SURF 2015: Designing biomolecular temperature sensors

2015 SURF project description

• Mentor: Richard Murray
• Co-mentor: Shaunak Sen

Fig. 1. a) The RNA thermometer structure melts at higher temperature (open configuration) and re-natures to a closed configuration on again reducing the temperature (like a zipper). b) A switch-like RNA thermometer has two mutually exclusive secondary structures that switch between the two states based on temperature.

Certain types of biomolecular circuits have naturally evolved to respond to changes in temperature. For biomolecular circuit design, it is desired to develop toolbox of temperature sensors that have different levels of sensitivities and responses to temperature changes.

To address this, we plan to focus on specific RNA sequences, also called RNA thermometers, which, when placed upstream of a gene, have been demonstrated to increase gene expression as temperature increases. In preliminary work, we have generated a library of RNA thermometers that can generate diverse responses to temperature.

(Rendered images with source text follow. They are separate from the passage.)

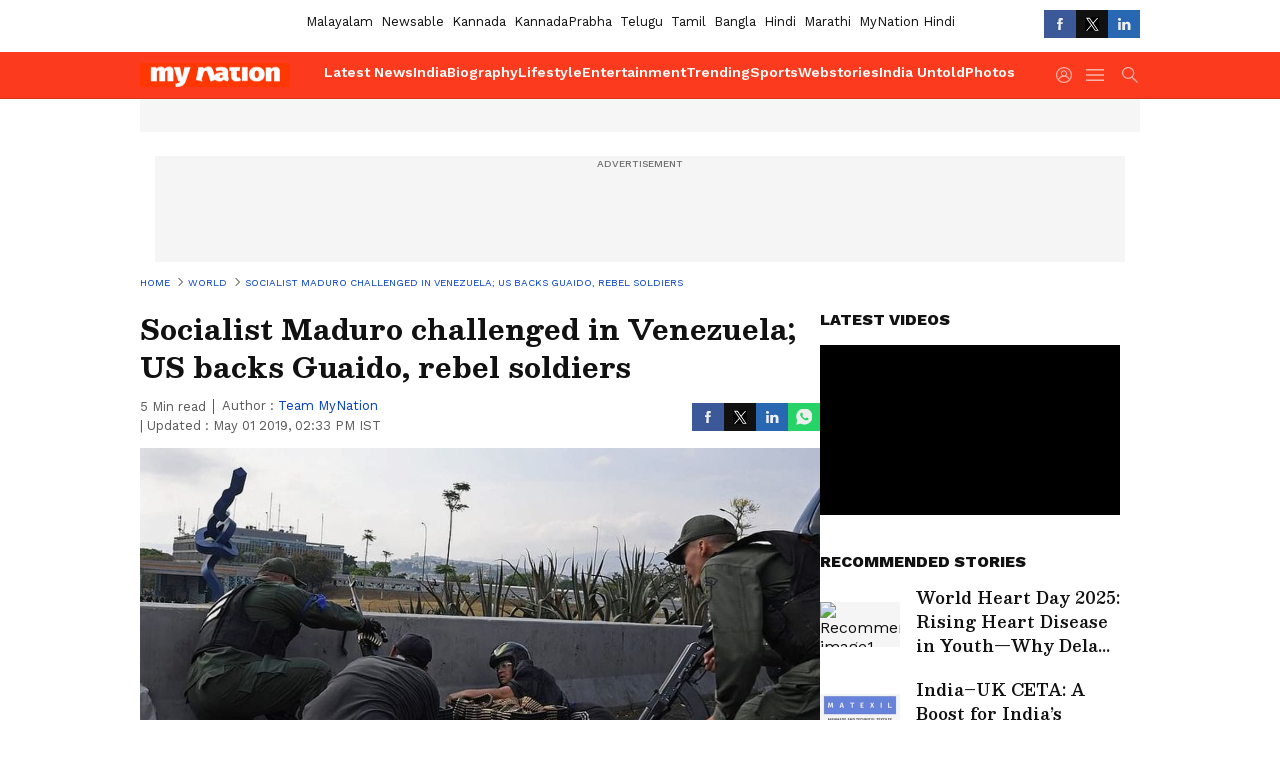

--- FILE ---
content_type: application/javascript; charset=utf-8
request_url: https://fundingchoicesmessages.google.com/f/AGSKWxVOMijK3c0RXnGhn7B5KtQuJFHKRPrgFKXyvy7k4D5keIU-5MHkkKZLt_auLtZ1ChtDtnr6wH3TPRdLqEudzuRaIm1yBmSKKVpjUiZjR7SHV9YPnlPf49KUKCDMDDvNcEFr9zg_y7SM4K5uikZAgKdksWQlgk10kVrh6sKEMaJIWod4XxkPwBrJDe3_/_/tfs-ad./video_ad_-ad/embed.-feed-ads._googlead.
body_size: -1289
content:
window['73549e59-e3d3-424b-9994-b6dcd9588e62'] = true;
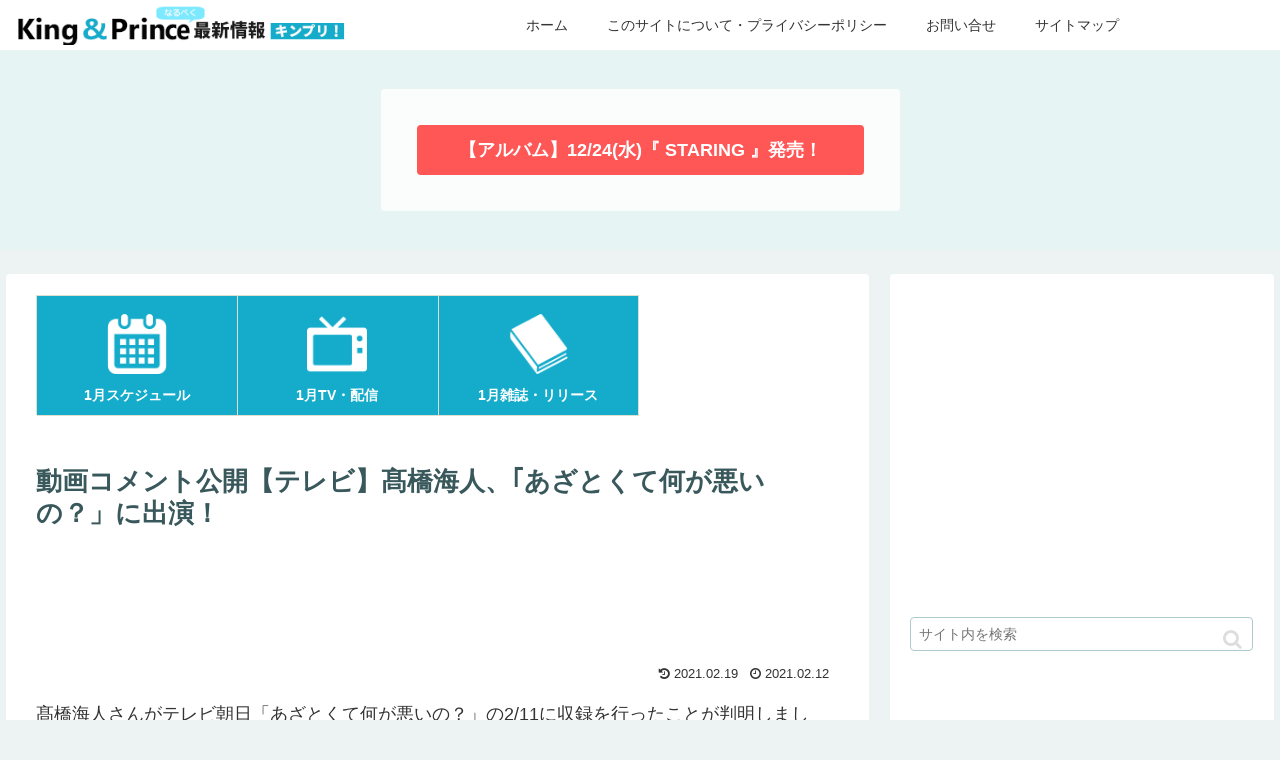

--- FILE ---
content_type: text/html; charset=utf-8
request_url: https://www.google.com/recaptcha/api2/aframe
body_size: 267
content:
<!DOCTYPE HTML><html><head><meta http-equiv="content-type" content="text/html; charset=UTF-8"></head><body><script nonce="oczEklNOv199SrwYDEp29g">/** Anti-fraud and anti-abuse applications only. See google.com/recaptcha */ try{var clients={'sodar':'https://pagead2.googlesyndication.com/pagead/sodar?'};window.addEventListener("message",function(a){try{if(a.source===window.parent){var b=JSON.parse(a.data);var c=clients[b['id']];if(c){var d=document.createElement('img');d.src=c+b['params']+'&rc='+(localStorage.getItem("rc::a")?sessionStorage.getItem("rc::b"):"");window.document.body.appendChild(d);sessionStorage.setItem("rc::e",parseInt(sessionStorage.getItem("rc::e")||0)+1);localStorage.setItem("rc::h",'1768545222677');}}}catch(b){}});window.parent.postMessage("_grecaptcha_ready", "*");}catch(b){}</script></body></html>

--- FILE ---
content_type: application/javascript; charset=utf-8;
request_url: https://dalc.valuecommerce.com/app3?p=885863276&_s=https%3A%2F%2Fkinpri.info%2Fazato-210212%2F&vf=iVBORw0KGgoAAAANSUhEUgAAAAMAAAADCAYAAABWKLW%2FAAAAMElEQVQYV2NkFGP4nxF8myFquhEDY%2B9l5v%2BMvYoMNVr3GBg3cnX9Dz3XxmCo8YEBAP5tDZ7gh%2FCxAAAAAElFTkSuQmCC
body_size: 952
content:
vc_linkswitch_callback({"t":"6969dbc4","r":"aWnbxAAOdc8DjmAkCooD7AqKBtTe1w","ub":"aWnbwwANjdMDjmAkCooCsQqKBtgQNw%3D%3D","vcid":"9xxTLtNpGQWOHYKgTAUThVP1XRYrWSjHQca5zL2Fw3O74iegJhbV8g","vcpub":"0.947663","mini-shopping.yahoo.co.jp":{"a":"2840500","m":"2201292","g":"3b4d86f48a"},"tower.jp":{"a":"2377670","m":"2409673","g":"d03ee3b08a"},"shopping.geocities.jp":{"a":"2840500","m":"2201292","g":"3b4d86f48a"},"l":4,"7net.omni7.jp":{"a":"2602201","m":"2993472","g":"9bcc7e2e8a"},"7netshopping.jp":{"a":"2602201","m":"2993472","g":"9bcc7e2e8a"},"shopping.yahoo.co.jp":{"a":"2840500","m":"2201292","g":"3b4d86f48a"},"p":885863276,"paypaymall.yahoo.co.jp":{"a":"2840500","m":"2201292","g":"3b4d86f48a"},"s":3385476,"approach.yahoo.co.jp":{"a":"2840500","m":"2201292","g":"3b4d86f48a"},"www.omni7.jp":{"a":"2602201","m":"2993472","g":"9bcc7e2e8a"},"paypaystep.yahoo.co.jp":{"a":"2840500","m":"2201292","g":"3b4d86f48a"}})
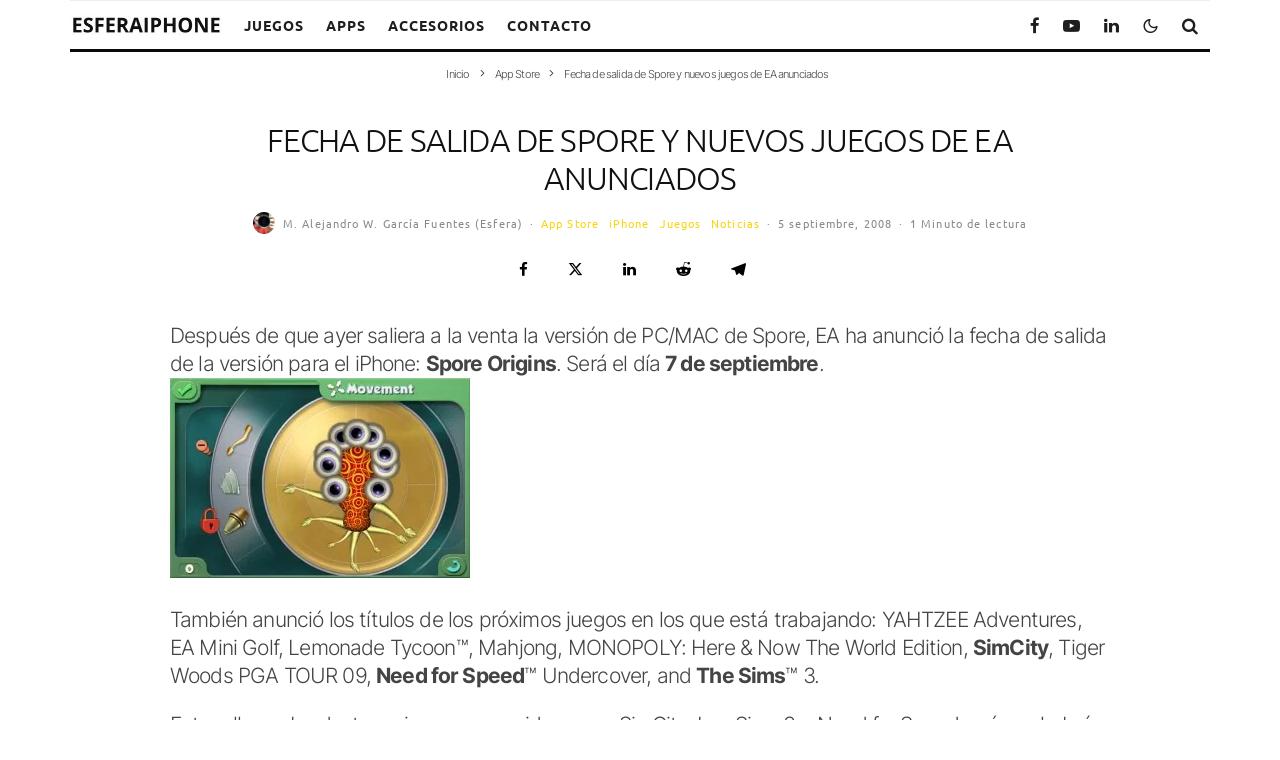

--- FILE ---
content_type: text/html; charset=utf-8
request_url: https://www.google.com/recaptcha/api2/aframe
body_size: 267
content:
<!DOCTYPE HTML><html><head><meta http-equiv="content-type" content="text/html; charset=UTF-8"></head><body><script nonce="hOO-QLgV7eVnjXMO9mNbAw">/** Anti-fraud and anti-abuse applications only. See google.com/recaptcha */ try{var clients={'sodar':'https://pagead2.googlesyndication.com/pagead/sodar?'};window.addEventListener("message",function(a){try{if(a.source===window.parent){var b=JSON.parse(a.data);var c=clients[b['id']];if(c){var d=document.createElement('img');d.src=c+b['params']+'&rc='+(localStorage.getItem("rc::a")?sessionStorage.getItem("rc::b"):"");window.document.body.appendChild(d);sessionStorage.setItem("rc::e",parseInt(sessionStorage.getItem("rc::e")||0)+1);localStorage.setItem("rc::h",'1768886722327');}}}catch(b){}});window.parent.postMessage("_grecaptcha_ready", "*");}catch(b){}</script></body></html>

Based on this library, the goals of the project are twofold, 1. To quantitatively characterize this temperature dependence experimentally. This will include using measurements in cells and cell extracts (TX-TL) as well as exploring other methods to characterize temperature dependence. 2. Use these RNA thermometers to trigger other biomolecular circuits in a temperature-dependent fashion. For example, using RNA thermometer as an input to a pulse generating Feedforward Loop circuit can result in a temperature-dependent pulse.

Applications of this work should include efficient control of large volume chemical reactors, precise spatiotemporal control of gene expression as well as tools to design robustness to temperature in biomolecular circuits.